* Begin Dataset records *

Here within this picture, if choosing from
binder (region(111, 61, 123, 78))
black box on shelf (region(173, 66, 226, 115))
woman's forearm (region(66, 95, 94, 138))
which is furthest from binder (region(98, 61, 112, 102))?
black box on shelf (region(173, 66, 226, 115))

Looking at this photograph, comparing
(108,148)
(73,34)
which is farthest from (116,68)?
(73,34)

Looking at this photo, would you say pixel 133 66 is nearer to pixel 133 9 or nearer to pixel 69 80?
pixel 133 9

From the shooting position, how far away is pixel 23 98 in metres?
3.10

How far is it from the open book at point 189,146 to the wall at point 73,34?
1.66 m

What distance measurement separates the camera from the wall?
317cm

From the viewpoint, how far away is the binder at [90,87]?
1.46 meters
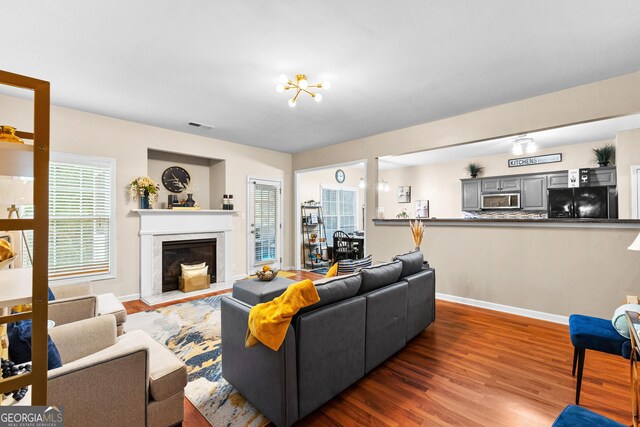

* End Dataset records *

Exercise brief: Render the data as a JSON list of strings with one string per line and no blank lines. Begin at the line that contains "What distance measurement", stop at the end of the data, and leave out the pictures.

Task output:
[
  "What distance measurement separates the camera from the wall?",
  "317cm",
  "From the viewpoint, how far away is the binder at [90,87]?",
  "1.46 meters"
]